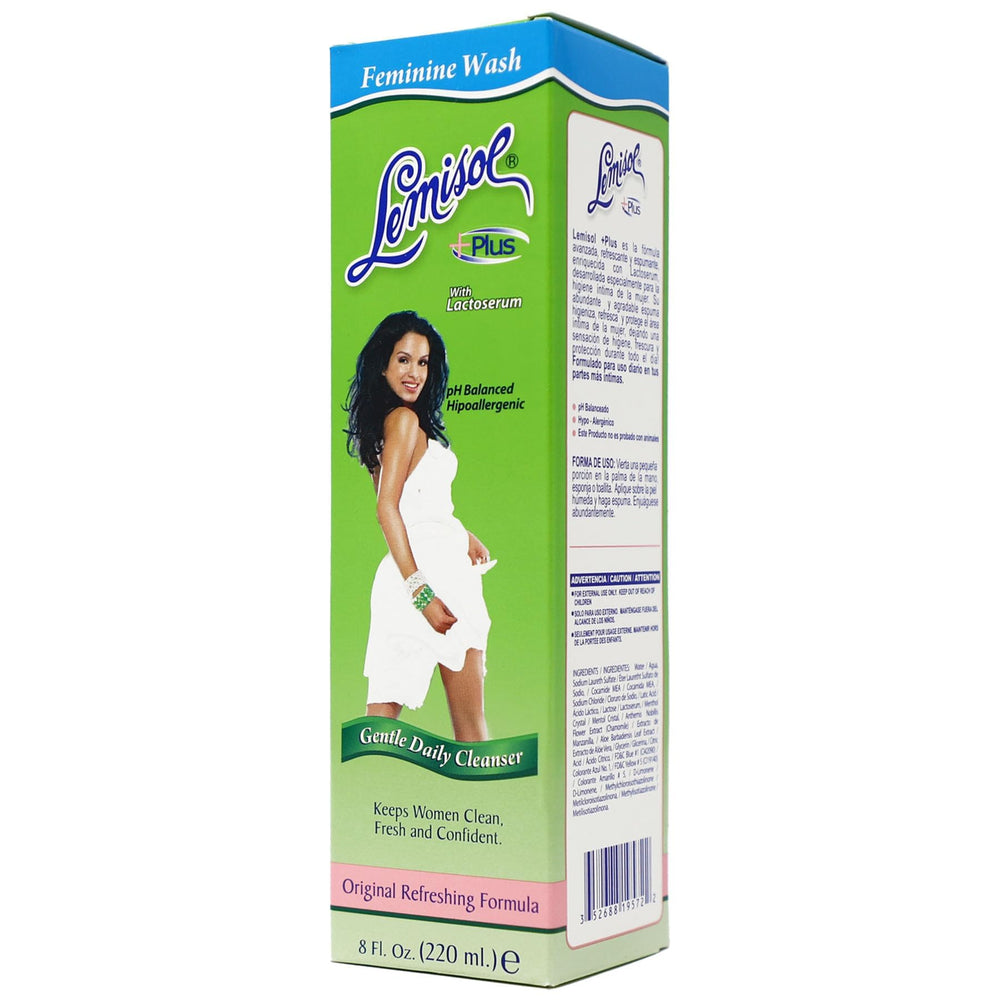 Lemisol Feminine Wash daily-use routine setup for refreshing cleanse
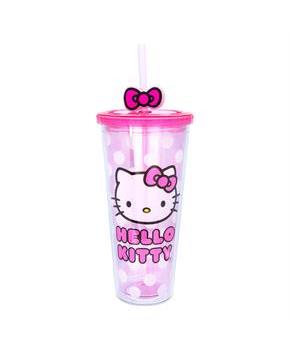 straw topper hello kitty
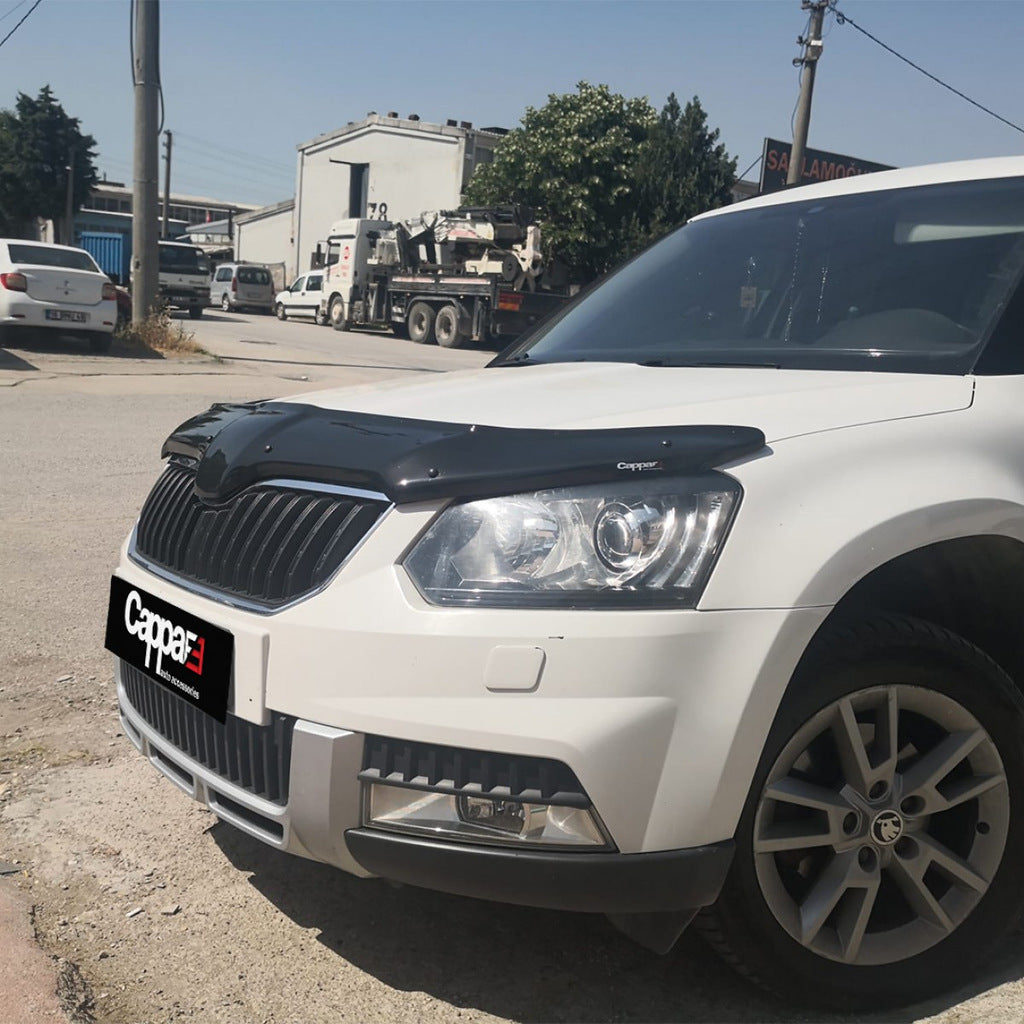 Hood Deflector 2013+ (EuroCap) for Skoda Yeti 2009-2017 - image 2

**Work order:**
Give back the full listing exactly, with pictures dropped.

**Task answer:**
 Lemisol Feminine Wash daily-use routine setup for refreshing cleanse
 straw topper hello kitty
 Hood Deflector 2013+ (EuroCap) for Skoda Yeti 2009-2017 - image 2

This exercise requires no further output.